We take a similar approach to other tests we've written here -- we have a map of various forms of our range operator and the expected returned value. We then loop through and actually evaluate our test code to check whether the value returned is the one we were expecting. Now that we have our test (and it's failing), we can update the evaluator to turn range expressions (1 .. 3) into a List object ([1, 2, 3]). Once again, we already evaluate infix operators and specifically, infix operators where both operands are numbers in evalNumberInfixExpression(). This is another simple switch statement.

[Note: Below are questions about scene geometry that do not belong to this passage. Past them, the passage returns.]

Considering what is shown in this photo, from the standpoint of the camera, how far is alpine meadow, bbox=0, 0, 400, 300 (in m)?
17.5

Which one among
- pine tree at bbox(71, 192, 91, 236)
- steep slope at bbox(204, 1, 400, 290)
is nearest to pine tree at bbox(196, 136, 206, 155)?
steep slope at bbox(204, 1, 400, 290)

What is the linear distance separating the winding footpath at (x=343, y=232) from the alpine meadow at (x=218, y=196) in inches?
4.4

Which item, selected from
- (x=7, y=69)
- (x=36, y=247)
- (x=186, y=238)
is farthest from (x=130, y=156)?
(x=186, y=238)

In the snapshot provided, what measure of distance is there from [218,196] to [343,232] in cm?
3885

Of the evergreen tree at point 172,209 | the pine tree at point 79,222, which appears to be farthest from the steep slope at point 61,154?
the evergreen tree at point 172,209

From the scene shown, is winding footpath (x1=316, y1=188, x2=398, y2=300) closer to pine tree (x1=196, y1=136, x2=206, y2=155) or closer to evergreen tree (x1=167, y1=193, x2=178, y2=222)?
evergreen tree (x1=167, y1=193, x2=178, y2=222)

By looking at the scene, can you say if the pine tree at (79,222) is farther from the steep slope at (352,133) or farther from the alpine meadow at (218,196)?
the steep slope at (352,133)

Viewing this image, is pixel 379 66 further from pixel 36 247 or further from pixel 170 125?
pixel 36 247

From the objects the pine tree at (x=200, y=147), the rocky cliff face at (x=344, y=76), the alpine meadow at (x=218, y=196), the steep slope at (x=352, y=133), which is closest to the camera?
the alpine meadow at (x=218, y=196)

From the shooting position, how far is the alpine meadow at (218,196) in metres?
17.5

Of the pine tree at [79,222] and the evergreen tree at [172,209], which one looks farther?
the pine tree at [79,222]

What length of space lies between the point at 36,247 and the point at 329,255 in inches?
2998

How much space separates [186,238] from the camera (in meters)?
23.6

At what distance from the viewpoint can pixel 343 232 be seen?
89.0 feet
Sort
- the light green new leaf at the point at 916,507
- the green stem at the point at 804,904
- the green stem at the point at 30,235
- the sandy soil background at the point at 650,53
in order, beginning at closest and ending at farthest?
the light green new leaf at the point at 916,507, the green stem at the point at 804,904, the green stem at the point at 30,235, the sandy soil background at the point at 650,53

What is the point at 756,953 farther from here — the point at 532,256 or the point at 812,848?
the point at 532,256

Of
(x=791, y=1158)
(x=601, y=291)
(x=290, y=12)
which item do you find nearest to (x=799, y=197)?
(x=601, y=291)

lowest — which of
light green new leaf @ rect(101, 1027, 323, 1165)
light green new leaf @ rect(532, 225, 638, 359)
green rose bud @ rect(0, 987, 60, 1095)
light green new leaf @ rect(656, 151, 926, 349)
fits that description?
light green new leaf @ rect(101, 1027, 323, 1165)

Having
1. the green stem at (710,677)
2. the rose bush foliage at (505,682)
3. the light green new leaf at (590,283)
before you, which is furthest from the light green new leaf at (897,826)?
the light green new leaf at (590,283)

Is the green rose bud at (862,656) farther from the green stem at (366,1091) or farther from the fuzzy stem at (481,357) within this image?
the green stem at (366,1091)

All we need to do is add a new case for our range operator (..).

// evaluator/evaluator.go

func evalNumberInfixExpression(node *ast.InfixExpression, operator string, left object.Object, right object.Object, env *object.Environment) object.Object {
    switch operator {
        // [...]
        case "..":
            numbers := make([]object.Object, 0)
            one := decimal.NewFromInt(1)
            num := leftValue

            for {
                numbers = append(numbers, &object.Number{Value: num})

                if num.GreaterThanOrEqual(rightValue) break

                num = num.Add(one)
            }

            return &object.List{Elements: numbers}
        default:
        // [ ..]

Zaidlang utilizies decimals for its number system, so we have to work with things a little differently here than you might expect, but the approach is the same.

  1. Create a loop, starting at our left operand value
  2. Append the number to our map
  3. Check if the number is greater than or equal to the right operand
  4. If not, increment the number and loop again
  5. If so, break out of the loop and return the List object And with that, our evaluator update is complete. We can now fully utilize our new range operator within our Zaidlang programs!

Conclusion

We've covered a lot here, seeing some of the core steps the interpreter takes; reading the raw source code, converting it into a series of tokens, parsing and then finally evaluating the results to be executed by the computer. The range operator and for (___ in ___) statements will be available in v1.0.0.